**Check your understanding:**
A - Reproduce verbatim the passage of the post on HIV/AIDS funding starting at "Recent trends suggest" and ending at "of down turn.".
B - Answer the following from the post on HIV/AIDS funding:
(i) Who is named as head of the JCRC in Kampala, Uganda?
(ii) Which body does the post call the most important funder of HIV/AIDS treatment in Sub-Saharan Africa?
(iii) What is described as the first excuse offered for declining western donor funding?
C - According to the post on HIV/AIDS funding, why are AIDS treatment centres in Sub-Saharan Africa unable to enroll new patients?

Tuesday, August 3, 2010

HIV/AIDS is still a disease of international emergency

Recent trends suggest that international attention on HIV/AIDS is waning and so is the funding. The global commitment to combat HIV/AIDS internationally is in some form of down turn.

An emerging perception is gaining currency that HIV/AIDS is no longer the threat it was in decades past(especially in the west) and that budgets, programmes and efforts lined up globally to respond to it should be down sized (in corporate speak).

International funding for HIV/AIDS in the developing world has been scaled down according to the international press and from the actual providers of HIV/AIDS care such as Dr Peter Mugyenyi, Head of the Joint Clinical Reseatch Centre (JCRC) in Kampala,Uganda.
PEPFAR the most important funder of HIV/AIDS treatment in Sub Saharan Africa is 'flat funding' AIDS programmes in Africa according to the International Treatment Preparedness Coalition (ITPC)2010 report and a Medicine San Frontiers report of 2009. The implication is that AIDS treatment centres in Sub saharan Africa cant enroll new patients because they have no budget lines to support their life-long treatment due to funding 'flat-lining'.

The global financial crisis is the first excuse thrown about to explain the declining funding from western donors for the HIV/AIDS response in countries which cant cope unaided but reports show that political factors in western donor countries are equally at play.

[Collected data]
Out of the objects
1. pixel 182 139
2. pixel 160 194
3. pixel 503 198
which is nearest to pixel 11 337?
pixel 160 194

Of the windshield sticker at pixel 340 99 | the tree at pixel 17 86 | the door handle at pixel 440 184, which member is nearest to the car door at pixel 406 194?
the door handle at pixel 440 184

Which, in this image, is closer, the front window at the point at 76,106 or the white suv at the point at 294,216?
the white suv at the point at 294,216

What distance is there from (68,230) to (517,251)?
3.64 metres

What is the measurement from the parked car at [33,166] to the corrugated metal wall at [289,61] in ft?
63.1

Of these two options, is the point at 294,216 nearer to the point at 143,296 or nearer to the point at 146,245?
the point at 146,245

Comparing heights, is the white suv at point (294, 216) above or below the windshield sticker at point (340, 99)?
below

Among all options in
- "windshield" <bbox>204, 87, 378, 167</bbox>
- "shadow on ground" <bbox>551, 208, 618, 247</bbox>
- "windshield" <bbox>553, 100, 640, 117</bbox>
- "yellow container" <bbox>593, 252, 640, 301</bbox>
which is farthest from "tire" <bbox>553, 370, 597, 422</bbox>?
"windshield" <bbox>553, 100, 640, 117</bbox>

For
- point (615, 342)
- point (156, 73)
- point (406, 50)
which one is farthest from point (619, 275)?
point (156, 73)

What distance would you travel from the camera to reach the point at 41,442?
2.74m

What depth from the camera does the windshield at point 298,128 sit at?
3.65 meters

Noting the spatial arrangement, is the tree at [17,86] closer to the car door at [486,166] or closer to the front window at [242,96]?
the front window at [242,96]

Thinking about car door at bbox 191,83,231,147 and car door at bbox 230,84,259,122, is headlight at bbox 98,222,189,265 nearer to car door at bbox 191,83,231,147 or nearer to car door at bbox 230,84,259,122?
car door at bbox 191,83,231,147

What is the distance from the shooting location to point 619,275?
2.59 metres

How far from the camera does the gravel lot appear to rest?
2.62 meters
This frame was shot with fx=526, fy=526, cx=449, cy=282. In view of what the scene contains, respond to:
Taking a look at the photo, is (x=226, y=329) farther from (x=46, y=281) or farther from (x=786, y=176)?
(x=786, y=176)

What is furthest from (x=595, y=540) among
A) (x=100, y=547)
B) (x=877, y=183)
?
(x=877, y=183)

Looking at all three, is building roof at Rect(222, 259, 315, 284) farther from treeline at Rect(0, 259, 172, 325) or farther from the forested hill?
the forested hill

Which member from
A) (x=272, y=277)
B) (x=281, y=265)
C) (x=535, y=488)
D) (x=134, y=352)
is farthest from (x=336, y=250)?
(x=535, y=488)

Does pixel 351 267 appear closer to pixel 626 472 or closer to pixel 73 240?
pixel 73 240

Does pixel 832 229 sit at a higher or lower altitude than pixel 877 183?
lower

...

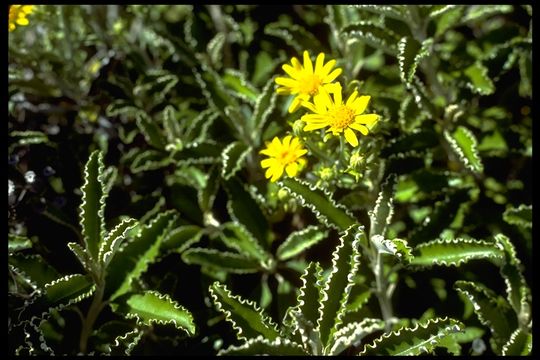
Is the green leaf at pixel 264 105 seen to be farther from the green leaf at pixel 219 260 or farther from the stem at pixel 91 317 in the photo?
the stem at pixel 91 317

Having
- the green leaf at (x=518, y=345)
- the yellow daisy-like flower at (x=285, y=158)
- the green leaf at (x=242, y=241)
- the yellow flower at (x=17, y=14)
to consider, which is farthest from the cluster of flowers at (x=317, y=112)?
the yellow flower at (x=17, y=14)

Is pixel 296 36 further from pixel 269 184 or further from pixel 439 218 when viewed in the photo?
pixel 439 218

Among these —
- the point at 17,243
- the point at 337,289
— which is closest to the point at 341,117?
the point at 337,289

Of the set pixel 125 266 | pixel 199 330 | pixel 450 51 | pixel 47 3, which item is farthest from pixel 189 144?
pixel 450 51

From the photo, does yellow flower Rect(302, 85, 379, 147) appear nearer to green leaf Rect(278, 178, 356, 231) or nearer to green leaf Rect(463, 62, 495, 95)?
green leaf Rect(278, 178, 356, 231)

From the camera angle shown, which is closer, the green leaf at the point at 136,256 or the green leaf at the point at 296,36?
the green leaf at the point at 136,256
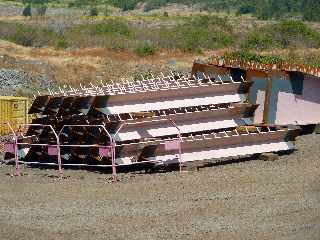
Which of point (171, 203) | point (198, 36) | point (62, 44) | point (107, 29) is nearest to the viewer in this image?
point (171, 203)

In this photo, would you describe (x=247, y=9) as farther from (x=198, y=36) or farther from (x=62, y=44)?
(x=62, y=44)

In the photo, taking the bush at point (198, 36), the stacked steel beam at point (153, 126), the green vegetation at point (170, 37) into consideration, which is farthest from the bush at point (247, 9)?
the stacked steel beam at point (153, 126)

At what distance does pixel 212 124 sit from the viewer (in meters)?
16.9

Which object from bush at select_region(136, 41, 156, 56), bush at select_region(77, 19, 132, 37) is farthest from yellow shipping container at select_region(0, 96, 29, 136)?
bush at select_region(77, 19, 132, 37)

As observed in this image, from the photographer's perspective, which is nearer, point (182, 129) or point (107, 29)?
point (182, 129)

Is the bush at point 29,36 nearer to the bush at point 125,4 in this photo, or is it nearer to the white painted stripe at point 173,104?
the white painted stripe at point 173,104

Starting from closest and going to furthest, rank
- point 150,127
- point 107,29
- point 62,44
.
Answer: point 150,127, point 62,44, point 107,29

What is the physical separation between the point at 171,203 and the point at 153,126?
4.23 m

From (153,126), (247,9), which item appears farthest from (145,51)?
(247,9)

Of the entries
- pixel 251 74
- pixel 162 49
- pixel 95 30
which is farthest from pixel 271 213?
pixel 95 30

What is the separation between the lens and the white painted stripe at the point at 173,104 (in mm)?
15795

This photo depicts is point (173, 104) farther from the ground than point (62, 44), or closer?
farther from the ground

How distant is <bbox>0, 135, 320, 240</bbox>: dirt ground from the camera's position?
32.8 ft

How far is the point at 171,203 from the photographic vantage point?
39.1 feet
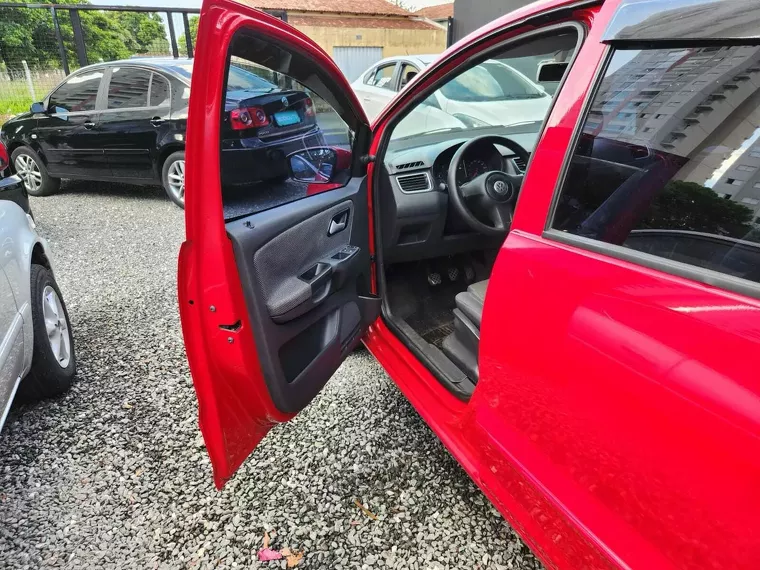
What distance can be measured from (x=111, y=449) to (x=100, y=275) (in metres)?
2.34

**Task responses:**
A -
Recent trends suggest that international attention on HIV/AIDS is waning and so is the funding. The global commitment to combat HIV/AIDS internationally is in some form of down turn.

B -
(i) Dr Peter Mugyenyi
(ii) PEPFAR
(iii) The global financial crisis

C - Flat funding leaves the centres without budget lines to support new patients' life-long treatment.